The statistical tests which were used are: Kruskal-Wallis test which analyzes non parametric data and the unpaired t-test for parametric data. It can be seen in table 2 that the difference in nestin values between controls and pathologicals, as well as between the subjects with open angle glaucoma and subjects with other types of glaucoma is statistically significative (t-test). In table 3 there is again the statistically significant difference of the presence of nestin protein evaluated by another statistical test (Kruskal-Wallis Test) by comparing pathological subjects vs controls.

Early Diagnosis Method

The IOP (intraocular pressure) and VFD (visual field defect) values of some patients with POAG and the nestin values were measured and calculated according to the method of the present invention.

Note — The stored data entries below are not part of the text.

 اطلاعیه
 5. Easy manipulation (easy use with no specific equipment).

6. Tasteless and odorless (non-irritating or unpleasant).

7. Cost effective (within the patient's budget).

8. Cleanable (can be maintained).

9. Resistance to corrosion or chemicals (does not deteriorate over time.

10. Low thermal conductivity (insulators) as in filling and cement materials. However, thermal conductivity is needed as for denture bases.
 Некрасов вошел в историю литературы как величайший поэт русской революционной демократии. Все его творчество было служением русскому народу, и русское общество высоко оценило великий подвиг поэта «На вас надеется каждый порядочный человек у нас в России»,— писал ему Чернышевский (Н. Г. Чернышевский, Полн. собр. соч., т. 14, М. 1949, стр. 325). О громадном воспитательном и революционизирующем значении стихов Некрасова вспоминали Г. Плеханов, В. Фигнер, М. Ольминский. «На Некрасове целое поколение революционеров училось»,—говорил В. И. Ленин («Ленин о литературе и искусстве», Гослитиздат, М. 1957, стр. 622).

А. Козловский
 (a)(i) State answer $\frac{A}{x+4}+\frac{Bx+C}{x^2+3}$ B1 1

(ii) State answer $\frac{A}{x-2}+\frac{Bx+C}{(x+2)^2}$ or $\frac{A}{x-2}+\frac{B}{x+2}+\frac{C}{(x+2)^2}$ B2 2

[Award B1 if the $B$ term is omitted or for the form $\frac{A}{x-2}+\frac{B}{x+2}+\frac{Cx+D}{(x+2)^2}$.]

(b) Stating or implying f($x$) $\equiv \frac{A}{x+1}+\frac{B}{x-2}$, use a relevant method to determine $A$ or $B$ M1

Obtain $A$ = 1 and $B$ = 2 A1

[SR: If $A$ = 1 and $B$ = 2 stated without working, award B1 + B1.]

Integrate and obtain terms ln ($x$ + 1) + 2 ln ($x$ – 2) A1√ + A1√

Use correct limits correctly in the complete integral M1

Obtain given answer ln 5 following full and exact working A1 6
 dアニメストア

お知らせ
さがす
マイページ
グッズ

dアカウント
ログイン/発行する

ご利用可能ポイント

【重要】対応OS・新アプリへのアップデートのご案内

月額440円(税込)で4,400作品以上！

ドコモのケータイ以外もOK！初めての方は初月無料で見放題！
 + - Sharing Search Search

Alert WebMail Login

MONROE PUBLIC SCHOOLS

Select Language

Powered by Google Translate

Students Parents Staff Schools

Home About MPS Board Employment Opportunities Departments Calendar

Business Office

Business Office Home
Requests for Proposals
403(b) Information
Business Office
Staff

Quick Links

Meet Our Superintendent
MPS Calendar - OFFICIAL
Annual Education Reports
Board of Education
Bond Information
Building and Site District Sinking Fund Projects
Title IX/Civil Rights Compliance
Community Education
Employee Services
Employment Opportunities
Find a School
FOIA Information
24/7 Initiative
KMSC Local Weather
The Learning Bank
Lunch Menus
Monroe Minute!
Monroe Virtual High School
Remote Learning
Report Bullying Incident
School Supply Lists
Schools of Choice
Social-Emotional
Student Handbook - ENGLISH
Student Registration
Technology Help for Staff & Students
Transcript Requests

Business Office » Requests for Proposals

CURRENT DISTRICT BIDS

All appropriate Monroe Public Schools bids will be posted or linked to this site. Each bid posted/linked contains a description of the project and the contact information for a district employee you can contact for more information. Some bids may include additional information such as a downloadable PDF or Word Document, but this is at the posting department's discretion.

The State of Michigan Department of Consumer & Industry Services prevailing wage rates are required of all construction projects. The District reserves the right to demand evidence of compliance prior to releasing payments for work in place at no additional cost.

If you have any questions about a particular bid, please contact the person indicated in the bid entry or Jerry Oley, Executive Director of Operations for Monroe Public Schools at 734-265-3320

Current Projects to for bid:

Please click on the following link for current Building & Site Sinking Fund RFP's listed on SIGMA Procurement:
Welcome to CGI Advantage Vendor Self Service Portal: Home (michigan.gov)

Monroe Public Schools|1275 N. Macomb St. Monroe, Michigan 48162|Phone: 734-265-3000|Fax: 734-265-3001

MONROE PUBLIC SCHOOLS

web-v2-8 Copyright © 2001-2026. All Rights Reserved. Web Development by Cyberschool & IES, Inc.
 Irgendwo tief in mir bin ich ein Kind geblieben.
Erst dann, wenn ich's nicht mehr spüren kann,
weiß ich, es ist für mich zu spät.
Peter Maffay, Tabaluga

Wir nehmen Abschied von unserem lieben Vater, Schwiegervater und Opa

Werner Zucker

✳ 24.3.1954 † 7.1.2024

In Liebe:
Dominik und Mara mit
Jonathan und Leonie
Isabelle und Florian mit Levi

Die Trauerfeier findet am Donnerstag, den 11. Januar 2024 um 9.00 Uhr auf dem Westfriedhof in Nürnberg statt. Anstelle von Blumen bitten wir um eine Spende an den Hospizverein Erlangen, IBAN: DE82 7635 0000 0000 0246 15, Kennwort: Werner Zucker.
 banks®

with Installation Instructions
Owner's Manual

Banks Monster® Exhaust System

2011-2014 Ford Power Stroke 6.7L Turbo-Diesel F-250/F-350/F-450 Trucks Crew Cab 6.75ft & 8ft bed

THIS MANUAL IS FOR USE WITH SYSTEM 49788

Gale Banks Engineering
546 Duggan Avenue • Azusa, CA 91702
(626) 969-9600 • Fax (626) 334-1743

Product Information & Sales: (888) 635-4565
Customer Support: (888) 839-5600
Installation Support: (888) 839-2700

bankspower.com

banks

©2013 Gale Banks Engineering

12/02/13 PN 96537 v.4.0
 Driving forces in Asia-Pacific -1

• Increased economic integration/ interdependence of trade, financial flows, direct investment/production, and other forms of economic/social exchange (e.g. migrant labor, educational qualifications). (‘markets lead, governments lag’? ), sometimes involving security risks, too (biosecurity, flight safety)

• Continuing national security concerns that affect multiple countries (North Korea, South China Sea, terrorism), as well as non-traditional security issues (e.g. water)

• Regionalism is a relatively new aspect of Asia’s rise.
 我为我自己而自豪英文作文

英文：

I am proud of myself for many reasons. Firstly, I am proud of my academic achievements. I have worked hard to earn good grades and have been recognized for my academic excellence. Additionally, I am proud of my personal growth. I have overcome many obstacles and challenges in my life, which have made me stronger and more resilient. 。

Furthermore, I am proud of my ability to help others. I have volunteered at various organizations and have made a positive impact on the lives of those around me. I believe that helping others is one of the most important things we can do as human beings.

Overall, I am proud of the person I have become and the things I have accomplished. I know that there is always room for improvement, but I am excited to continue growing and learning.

The obtained values are the following:

	TABLE 4
	Code	IOP (mmHg)	VDF (GGS)	Nestin (ng)
	UA52	20.1	5	1013.9
	UA61	18.6	2	1134.3
	UA76	19.3	3	34763

It can be further noted that, when the intraocular pressure increases in the subject with POAG, the presence of nestin can be seen by QCM and the nestin value increases depending from the advanced stage of the disease. In the plot of FIG. 5 it is highlighted that, based on the data reported in Table 4, nestin is correlated to the IOP increase as well as to VDF in the patients suffering from POAG.

Claims

1. A method for the early diagnosis of glaucoma comprising the determination of the amount of nestin in an aqueous humor sample from a patient by using a biosensor functionalized with an anti-nestin antibody, and a quartz crystal microbalance.

2. The method according to claim 1, comprising the following steps:

i. measuring the oscillation frequency of the quartz crystal by quartz crystal microbalance in the presence of the biosensor functionalized with anti-nestin antibodies;

ii. adding an aqueous humor sample on said biosensor;

iii. measuring the change of oscillation frequency of the quartz crystal; and

iv. determining the amount of nestin in the aqueous humor sample.

3. The method according to claim 2, wherein the determination of the amount of nestin is carried out automatically through a software which, when implemented on an electronic device equipped with a detector, is capable to allow the detector to emit a light signal of different color depending on the presence or absence of nestin in the sample.

4. A functionalized biosensor comprising a gold electrode, a self-assembling layer and an identification layer, said identification layer comprising anti-nestin antibodies.

5. A kit for the early diagnosis of glaucoma comprising the functionalized biosensor according to claim 4 contained into a device with a plastic case and an USB exit which allows the connection with a PC for the recording and management of the detected data.